> **Passage given**
■ ■ ■ ■ ■

Black Slavery Still Plagues Us Today
Article audio sponsored by The John Birch Society

“Big strong boys for farm work,” says the auctioneer of the young black men on the block. They go for approximately $400 a piece — a bargain. This isn’t the “legacy of slavery,” but the real thing, occurring here, now, today, on the African continent in Libya.

After a video of such a slave market surfaced, CNN sent a team to the country to investigate the matter — and confirmed the video’s authenticity. According to CNN:

Carrying concealed cameras into a property outside the capital of Tripoli last month, we witness a dozen people go “under the hammer” in the space of six or seven minutes.

“Does anybody need a digger? This is a digger, a big strong man, he’ll dig,” the salesman, dressed in camouflage gear, says. “What am I bid, what am I bid?”

Buyers raise their hands as the price rises, “500, 550, 600, 650 …” Within minutes it is all over and the men, utterly resigned to their fate, are being handed over to their new “masters.”

After the auction, we met two of the men who had been sold. They were so traumatized by what they’d been through that they could not speak, and so scared that they were suspicious of everyone they met.

These are just a handful of the tens of thousands of African migrants who stream across Libya’s border every year, lured by the prospect of a better life in Europe. But having “sold everything they own to finance the journey through Libya to the coast and the gateway to the Mediterranean,” as CNN informs, they sometimes find something else: bondage (video below).

This footage has drawn worldwide attention, prompting protests, such as a November 18 gathering of mostly young black people in front of the Libyan Embassy in central Paris, France. Unfortunately, slavery not only is nothing new — it’s also nothing that ever ended.

While Europeans and Americans led the world in abolishing slavery, it continued to be legal beyond the West for more than a century; the last country to abolish it was Mauritania, in 1981, and that nation didn’t make it a crime until 2007. Yet abolishment isn’t synonymous with elimination.

In fact, the Washington Post reported in 2013 that almost 30 million people worldwide are slaves. As the paper wrote, “This is not some softened, by-modern-standards definition of slavery. These 30 million people are living as forced laborers, forced prostitutes, child soldiers, child brides in forced marriages and, in all ways that matter, as pieces of property, chattel in the servitude of absolute ownership. [The organization] Walk Free investigated 162 countries and found slaves in every single one. But the practice is far worse in some countries than others.”

And the worst of all is the Islamic African nation of Mauritania; the Atlantic called it the “Country Where Slavery Is Still Normal” and claims that “an estimated half million Mauritanians [are] enslaved, about 20 percent of the population.”

While illegal, “slavery” (by some definition) can be found everywhere, it’s no surprise that it’s most prevalent and tolerated — if not at times unofficially sanctioned — in Islamic nations such as Mauritania and the country under the microscope here, Libya. And it’s not just ISIS and anti-jihad crusaders such as Robert Spencer who claim Islam condones slavery.

Just consider what Thomas Jefferson was told by the Ambassador of Tripoli (Libya), Sidi Haji Abdrahaman, when he asked why the ambassador’s Barbary Pirates were making war on nations (e.g., the United States) that had done them no injury. As Jefferson wrote in 1786:

The Ambassador answered us that it was founded on the Laws of their Prophet, that it was written in their Koran, that all nations who should not have acknowledged their authority were sinners, that it was their right and duty to make war upon them wherever they could be found, and to make slaves of all they could take as Prisoners….”

■ ■ ■ ■ ■

> **Collected material**
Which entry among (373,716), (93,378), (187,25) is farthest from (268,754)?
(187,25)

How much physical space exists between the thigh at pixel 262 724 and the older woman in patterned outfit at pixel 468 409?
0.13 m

■ ■ ■ ■ ■

> **To do**
Extract the part of the article on slavery that begins at the words "After the auction, we" and stops after "everyone they met.". The listing has no connection to the article on slavery.

> **Response**
After the auction, we met two of the men who had been sold. They were so traumatized by what they’d been through that they could not speak, and so scared that they were suspicious of everyone they met.